Die Physiognomik ist keine eingebildete, sondern eine würkliche Wissenschaft.

Es ist der gemeine Gang aller menschlichen Dinge, daß ihr Misbrauch sie zuletzt ganz und gar verächtlich macht. Nichts mag vielleicht mehr gemisbraucht worden seyn, als die vorgegebene Kenntniß, den ganzen Charakter, ja wohl gar die künftigen Schicksale des Menschen betreffend; und daher vermuthlich ist die wahre Physiognomik selbst lächerlich, und den eingebildeten Wissenschaften beygezählt worden.

Allein das soll uns im mindesten nicht abschrecken, die Würklichkeit dieser Wissenschaft zu untersuchen. Doch wollen wir da uns ja nicht mit Autoritäten und Zeugnissen eines Salomons, Aristoteles, Bacons, Pernettis, Parsons oder Gellerts behelfen, sondern die Vernunft und die Erfahrung sollen gefraget werden; und sie allein sollen uns antworten.

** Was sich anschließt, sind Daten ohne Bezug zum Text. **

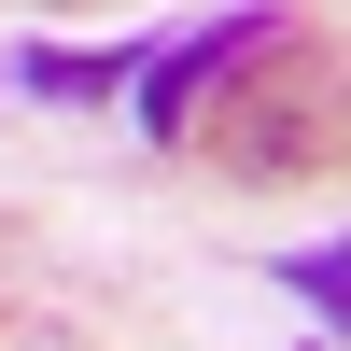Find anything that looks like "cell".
Here are the masks:
<instances>
[{
  "label": "cell",
  "mask_w": 351,
  "mask_h": 351,
  "mask_svg": "<svg viewBox=\"0 0 351 351\" xmlns=\"http://www.w3.org/2000/svg\"><path fill=\"white\" fill-rule=\"evenodd\" d=\"M183 141H211L225 169H267V183L281 169H324V155H351V71L295 14H225L211 56H197Z\"/></svg>",
  "instance_id": "1"
},
{
  "label": "cell",
  "mask_w": 351,
  "mask_h": 351,
  "mask_svg": "<svg viewBox=\"0 0 351 351\" xmlns=\"http://www.w3.org/2000/svg\"><path fill=\"white\" fill-rule=\"evenodd\" d=\"M281 281H295V295H309V309L351 337V239H324V253H281Z\"/></svg>",
  "instance_id": "2"
},
{
  "label": "cell",
  "mask_w": 351,
  "mask_h": 351,
  "mask_svg": "<svg viewBox=\"0 0 351 351\" xmlns=\"http://www.w3.org/2000/svg\"><path fill=\"white\" fill-rule=\"evenodd\" d=\"M28 99H112V84H127V56H28Z\"/></svg>",
  "instance_id": "3"
},
{
  "label": "cell",
  "mask_w": 351,
  "mask_h": 351,
  "mask_svg": "<svg viewBox=\"0 0 351 351\" xmlns=\"http://www.w3.org/2000/svg\"><path fill=\"white\" fill-rule=\"evenodd\" d=\"M14 14H99V0H14Z\"/></svg>",
  "instance_id": "4"
}]
</instances>
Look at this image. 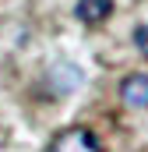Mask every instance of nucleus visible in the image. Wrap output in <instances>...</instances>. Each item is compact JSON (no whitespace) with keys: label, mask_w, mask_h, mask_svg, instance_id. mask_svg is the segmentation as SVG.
I'll return each mask as SVG.
<instances>
[{"label":"nucleus","mask_w":148,"mask_h":152,"mask_svg":"<svg viewBox=\"0 0 148 152\" xmlns=\"http://www.w3.org/2000/svg\"><path fill=\"white\" fill-rule=\"evenodd\" d=\"M46 152H102V145L88 127H64Z\"/></svg>","instance_id":"f257e3e1"},{"label":"nucleus","mask_w":148,"mask_h":152,"mask_svg":"<svg viewBox=\"0 0 148 152\" xmlns=\"http://www.w3.org/2000/svg\"><path fill=\"white\" fill-rule=\"evenodd\" d=\"M120 99L127 110H148V75H127L120 85Z\"/></svg>","instance_id":"f03ea898"},{"label":"nucleus","mask_w":148,"mask_h":152,"mask_svg":"<svg viewBox=\"0 0 148 152\" xmlns=\"http://www.w3.org/2000/svg\"><path fill=\"white\" fill-rule=\"evenodd\" d=\"M74 14H78V21H85V25H102L113 14V0H78Z\"/></svg>","instance_id":"7ed1b4c3"},{"label":"nucleus","mask_w":148,"mask_h":152,"mask_svg":"<svg viewBox=\"0 0 148 152\" xmlns=\"http://www.w3.org/2000/svg\"><path fill=\"white\" fill-rule=\"evenodd\" d=\"M134 42H138V50L148 57V25H138L134 28Z\"/></svg>","instance_id":"20e7f679"}]
</instances>
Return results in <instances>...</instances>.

Sagt uns die Vernunft nicht, daß jedes Ding in der Welt eine äußere und innere Seite habe, welche in einer genauen Beziehung gegen einander stehen? daß jedes Ding eben darum, weil es das und kein anders Ding ist, etwas an sich haben müsse, wodurch sein Unterschied von jedem andern erkannt werden kann?

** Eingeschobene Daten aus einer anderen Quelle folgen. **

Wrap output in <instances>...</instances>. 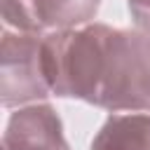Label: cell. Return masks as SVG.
I'll return each instance as SVG.
<instances>
[{
    "label": "cell",
    "instance_id": "ba28073f",
    "mask_svg": "<svg viewBox=\"0 0 150 150\" xmlns=\"http://www.w3.org/2000/svg\"><path fill=\"white\" fill-rule=\"evenodd\" d=\"M134 26H136V28H138L141 33H145V38L150 40V19H143V21H136Z\"/></svg>",
    "mask_w": 150,
    "mask_h": 150
},
{
    "label": "cell",
    "instance_id": "6da1fadb",
    "mask_svg": "<svg viewBox=\"0 0 150 150\" xmlns=\"http://www.w3.org/2000/svg\"><path fill=\"white\" fill-rule=\"evenodd\" d=\"M94 105L108 112H150V40L138 28L110 26Z\"/></svg>",
    "mask_w": 150,
    "mask_h": 150
},
{
    "label": "cell",
    "instance_id": "3957f363",
    "mask_svg": "<svg viewBox=\"0 0 150 150\" xmlns=\"http://www.w3.org/2000/svg\"><path fill=\"white\" fill-rule=\"evenodd\" d=\"M2 150H70L54 105L38 101L19 105L5 127Z\"/></svg>",
    "mask_w": 150,
    "mask_h": 150
},
{
    "label": "cell",
    "instance_id": "277c9868",
    "mask_svg": "<svg viewBox=\"0 0 150 150\" xmlns=\"http://www.w3.org/2000/svg\"><path fill=\"white\" fill-rule=\"evenodd\" d=\"M89 150H150V112H112Z\"/></svg>",
    "mask_w": 150,
    "mask_h": 150
},
{
    "label": "cell",
    "instance_id": "8992f818",
    "mask_svg": "<svg viewBox=\"0 0 150 150\" xmlns=\"http://www.w3.org/2000/svg\"><path fill=\"white\" fill-rule=\"evenodd\" d=\"M2 28L21 33H45L26 0H2Z\"/></svg>",
    "mask_w": 150,
    "mask_h": 150
},
{
    "label": "cell",
    "instance_id": "52a82bcc",
    "mask_svg": "<svg viewBox=\"0 0 150 150\" xmlns=\"http://www.w3.org/2000/svg\"><path fill=\"white\" fill-rule=\"evenodd\" d=\"M127 5H129L134 23L143 21V19H150V0H127Z\"/></svg>",
    "mask_w": 150,
    "mask_h": 150
},
{
    "label": "cell",
    "instance_id": "5b68a950",
    "mask_svg": "<svg viewBox=\"0 0 150 150\" xmlns=\"http://www.w3.org/2000/svg\"><path fill=\"white\" fill-rule=\"evenodd\" d=\"M45 30L80 28L94 21L101 0H26Z\"/></svg>",
    "mask_w": 150,
    "mask_h": 150
},
{
    "label": "cell",
    "instance_id": "7a4b0ae2",
    "mask_svg": "<svg viewBox=\"0 0 150 150\" xmlns=\"http://www.w3.org/2000/svg\"><path fill=\"white\" fill-rule=\"evenodd\" d=\"M42 38L45 33H21L2 28L0 101L5 108L38 103L52 94L42 68Z\"/></svg>",
    "mask_w": 150,
    "mask_h": 150
}]
</instances>
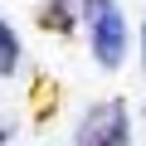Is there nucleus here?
<instances>
[{"label": "nucleus", "mask_w": 146, "mask_h": 146, "mask_svg": "<svg viewBox=\"0 0 146 146\" xmlns=\"http://www.w3.org/2000/svg\"><path fill=\"white\" fill-rule=\"evenodd\" d=\"M39 29L73 34V0H49V5H39Z\"/></svg>", "instance_id": "obj_3"}, {"label": "nucleus", "mask_w": 146, "mask_h": 146, "mask_svg": "<svg viewBox=\"0 0 146 146\" xmlns=\"http://www.w3.org/2000/svg\"><path fill=\"white\" fill-rule=\"evenodd\" d=\"M131 141V117L127 102H98L73 131V146H127Z\"/></svg>", "instance_id": "obj_2"}, {"label": "nucleus", "mask_w": 146, "mask_h": 146, "mask_svg": "<svg viewBox=\"0 0 146 146\" xmlns=\"http://www.w3.org/2000/svg\"><path fill=\"white\" fill-rule=\"evenodd\" d=\"M141 68H146V20H141Z\"/></svg>", "instance_id": "obj_5"}, {"label": "nucleus", "mask_w": 146, "mask_h": 146, "mask_svg": "<svg viewBox=\"0 0 146 146\" xmlns=\"http://www.w3.org/2000/svg\"><path fill=\"white\" fill-rule=\"evenodd\" d=\"M15 68H20V34L0 20V78H10Z\"/></svg>", "instance_id": "obj_4"}, {"label": "nucleus", "mask_w": 146, "mask_h": 146, "mask_svg": "<svg viewBox=\"0 0 146 146\" xmlns=\"http://www.w3.org/2000/svg\"><path fill=\"white\" fill-rule=\"evenodd\" d=\"M83 20H88V44L93 58L112 73L127 58V20L117 10V0H83Z\"/></svg>", "instance_id": "obj_1"}]
</instances>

Sagt sie uns nicht, daß, wenn überhaupt zwischen der Seele und dem Körper, dem Innern und Aeußerlichen des Menschen eine genaue Uebereinstimmung statt hat, die unendliche Verschiedenheit der Seelen oder des Innern der Menschen, nothwendig auch eine unendliche Verschiedenheit in ihrem Körper und ihrem Aeußerlichen zuwege bringen müsse?

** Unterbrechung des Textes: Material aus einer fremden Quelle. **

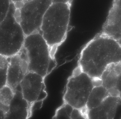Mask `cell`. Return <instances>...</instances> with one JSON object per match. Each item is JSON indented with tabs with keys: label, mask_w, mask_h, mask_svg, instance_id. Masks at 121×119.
Returning a JSON list of instances; mask_svg holds the SVG:
<instances>
[{
	"label": "cell",
	"mask_w": 121,
	"mask_h": 119,
	"mask_svg": "<svg viewBox=\"0 0 121 119\" xmlns=\"http://www.w3.org/2000/svg\"><path fill=\"white\" fill-rule=\"evenodd\" d=\"M44 78L36 73L28 72L20 82V85L23 95L32 107L35 103L42 101L47 94L45 90Z\"/></svg>",
	"instance_id": "cell-7"
},
{
	"label": "cell",
	"mask_w": 121,
	"mask_h": 119,
	"mask_svg": "<svg viewBox=\"0 0 121 119\" xmlns=\"http://www.w3.org/2000/svg\"><path fill=\"white\" fill-rule=\"evenodd\" d=\"M94 87L92 79L87 74L81 71H73L67 80L63 102L74 108L86 109L88 98Z\"/></svg>",
	"instance_id": "cell-5"
},
{
	"label": "cell",
	"mask_w": 121,
	"mask_h": 119,
	"mask_svg": "<svg viewBox=\"0 0 121 119\" xmlns=\"http://www.w3.org/2000/svg\"><path fill=\"white\" fill-rule=\"evenodd\" d=\"M101 32L117 41L121 39V17H109L103 25Z\"/></svg>",
	"instance_id": "cell-12"
},
{
	"label": "cell",
	"mask_w": 121,
	"mask_h": 119,
	"mask_svg": "<svg viewBox=\"0 0 121 119\" xmlns=\"http://www.w3.org/2000/svg\"><path fill=\"white\" fill-rule=\"evenodd\" d=\"M10 0H0V22L6 17L9 9Z\"/></svg>",
	"instance_id": "cell-17"
},
{
	"label": "cell",
	"mask_w": 121,
	"mask_h": 119,
	"mask_svg": "<svg viewBox=\"0 0 121 119\" xmlns=\"http://www.w3.org/2000/svg\"><path fill=\"white\" fill-rule=\"evenodd\" d=\"M53 0H32L24 2L16 19L26 36L40 32L44 16Z\"/></svg>",
	"instance_id": "cell-6"
},
{
	"label": "cell",
	"mask_w": 121,
	"mask_h": 119,
	"mask_svg": "<svg viewBox=\"0 0 121 119\" xmlns=\"http://www.w3.org/2000/svg\"><path fill=\"white\" fill-rule=\"evenodd\" d=\"M31 0H23V1L24 2H26L29 1Z\"/></svg>",
	"instance_id": "cell-22"
},
{
	"label": "cell",
	"mask_w": 121,
	"mask_h": 119,
	"mask_svg": "<svg viewBox=\"0 0 121 119\" xmlns=\"http://www.w3.org/2000/svg\"><path fill=\"white\" fill-rule=\"evenodd\" d=\"M11 2H13L14 3L22 1L23 0H10Z\"/></svg>",
	"instance_id": "cell-21"
},
{
	"label": "cell",
	"mask_w": 121,
	"mask_h": 119,
	"mask_svg": "<svg viewBox=\"0 0 121 119\" xmlns=\"http://www.w3.org/2000/svg\"><path fill=\"white\" fill-rule=\"evenodd\" d=\"M74 107L69 104L63 102V104L56 110L53 117L55 119H71Z\"/></svg>",
	"instance_id": "cell-15"
},
{
	"label": "cell",
	"mask_w": 121,
	"mask_h": 119,
	"mask_svg": "<svg viewBox=\"0 0 121 119\" xmlns=\"http://www.w3.org/2000/svg\"></svg>",
	"instance_id": "cell-23"
},
{
	"label": "cell",
	"mask_w": 121,
	"mask_h": 119,
	"mask_svg": "<svg viewBox=\"0 0 121 119\" xmlns=\"http://www.w3.org/2000/svg\"><path fill=\"white\" fill-rule=\"evenodd\" d=\"M73 0H55V1L58 2H61L67 3L71 4Z\"/></svg>",
	"instance_id": "cell-20"
},
{
	"label": "cell",
	"mask_w": 121,
	"mask_h": 119,
	"mask_svg": "<svg viewBox=\"0 0 121 119\" xmlns=\"http://www.w3.org/2000/svg\"><path fill=\"white\" fill-rule=\"evenodd\" d=\"M9 59L7 84L15 91L27 72L28 64L18 54Z\"/></svg>",
	"instance_id": "cell-8"
},
{
	"label": "cell",
	"mask_w": 121,
	"mask_h": 119,
	"mask_svg": "<svg viewBox=\"0 0 121 119\" xmlns=\"http://www.w3.org/2000/svg\"><path fill=\"white\" fill-rule=\"evenodd\" d=\"M121 62V46L100 32L82 48L76 67L92 78H100L108 65Z\"/></svg>",
	"instance_id": "cell-1"
},
{
	"label": "cell",
	"mask_w": 121,
	"mask_h": 119,
	"mask_svg": "<svg viewBox=\"0 0 121 119\" xmlns=\"http://www.w3.org/2000/svg\"><path fill=\"white\" fill-rule=\"evenodd\" d=\"M15 91L6 84L0 89V104L9 106L14 95Z\"/></svg>",
	"instance_id": "cell-14"
},
{
	"label": "cell",
	"mask_w": 121,
	"mask_h": 119,
	"mask_svg": "<svg viewBox=\"0 0 121 119\" xmlns=\"http://www.w3.org/2000/svg\"><path fill=\"white\" fill-rule=\"evenodd\" d=\"M100 78L102 81V86L107 89L117 88L121 82V62L108 65Z\"/></svg>",
	"instance_id": "cell-11"
},
{
	"label": "cell",
	"mask_w": 121,
	"mask_h": 119,
	"mask_svg": "<svg viewBox=\"0 0 121 119\" xmlns=\"http://www.w3.org/2000/svg\"><path fill=\"white\" fill-rule=\"evenodd\" d=\"M19 85L15 90L5 119H26L30 117L31 115V106L24 97L20 86L19 89Z\"/></svg>",
	"instance_id": "cell-9"
},
{
	"label": "cell",
	"mask_w": 121,
	"mask_h": 119,
	"mask_svg": "<svg viewBox=\"0 0 121 119\" xmlns=\"http://www.w3.org/2000/svg\"><path fill=\"white\" fill-rule=\"evenodd\" d=\"M120 100L119 97L108 96L98 106L87 111V118L113 119L115 116Z\"/></svg>",
	"instance_id": "cell-10"
},
{
	"label": "cell",
	"mask_w": 121,
	"mask_h": 119,
	"mask_svg": "<svg viewBox=\"0 0 121 119\" xmlns=\"http://www.w3.org/2000/svg\"><path fill=\"white\" fill-rule=\"evenodd\" d=\"M71 6L67 3H53L44 16L40 32L54 55L72 29L69 25Z\"/></svg>",
	"instance_id": "cell-2"
},
{
	"label": "cell",
	"mask_w": 121,
	"mask_h": 119,
	"mask_svg": "<svg viewBox=\"0 0 121 119\" xmlns=\"http://www.w3.org/2000/svg\"><path fill=\"white\" fill-rule=\"evenodd\" d=\"M23 47L27 57V72H34L45 78L56 67L55 57L40 32L26 36Z\"/></svg>",
	"instance_id": "cell-3"
},
{
	"label": "cell",
	"mask_w": 121,
	"mask_h": 119,
	"mask_svg": "<svg viewBox=\"0 0 121 119\" xmlns=\"http://www.w3.org/2000/svg\"><path fill=\"white\" fill-rule=\"evenodd\" d=\"M109 96L107 89L103 86L94 87L86 103V108L87 111L98 106Z\"/></svg>",
	"instance_id": "cell-13"
},
{
	"label": "cell",
	"mask_w": 121,
	"mask_h": 119,
	"mask_svg": "<svg viewBox=\"0 0 121 119\" xmlns=\"http://www.w3.org/2000/svg\"><path fill=\"white\" fill-rule=\"evenodd\" d=\"M0 89L7 84L9 57L0 55Z\"/></svg>",
	"instance_id": "cell-16"
},
{
	"label": "cell",
	"mask_w": 121,
	"mask_h": 119,
	"mask_svg": "<svg viewBox=\"0 0 121 119\" xmlns=\"http://www.w3.org/2000/svg\"><path fill=\"white\" fill-rule=\"evenodd\" d=\"M107 90L109 96L119 97L120 92L117 88H112L107 89Z\"/></svg>",
	"instance_id": "cell-19"
},
{
	"label": "cell",
	"mask_w": 121,
	"mask_h": 119,
	"mask_svg": "<svg viewBox=\"0 0 121 119\" xmlns=\"http://www.w3.org/2000/svg\"><path fill=\"white\" fill-rule=\"evenodd\" d=\"M16 9L14 3L11 2L6 17L0 23V55L7 57L19 52L26 37L15 17Z\"/></svg>",
	"instance_id": "cell-4"
},
{
	"label": "cell",
	"mask_w": 121,
	"mask_h": 119,
	"mask_svg": "<svg viewBox=\"0 0 121 119\" xmlns=\"http://www.w3.org/2000/svg\"><path fill=\"white\" fill-rule=\"evenodd\" d=\"M87 119L81 109L74 108L71 114V119Z\"/></svg>",
	"instance_id": "cell-18"
}]
</instances>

Vorausgesetzt also, daß die Charaktere der Menschen in jedem Sinne verschieden seyn, so ist, nach dem Urtheile der Vernunft, zugleich vorausgesetzt, daß die unmittelbaren mit dem Charakter des Menschen verknüpften Aeußerlichkeiten verschieden seyn müssen. Also muß, wenn eine Verschiedenheit statt hat, dieselbe überhaupt erkennbar seyn; sie muß also der Gegenstand einer würklichen Wissenschaft werden können.

Fünf Silhouetten.
»Eine edle Gesellschaft; zwar nicht lauter Dichter. Aber – die Gesellschaft gefällt mir so wohl zusammen, daß ich sie nicht trennen möchte, und nicht anderswo, wie ich anfangs dachte, sondern gerade hier einrücken will –
Nicht Eine gemeine Seele.«
[1]Johann Martin Miller (1750-1814) [2] Matthias Claudius (1740-1815) [3] Friedrich Heinrich Jacobi (1743-1819)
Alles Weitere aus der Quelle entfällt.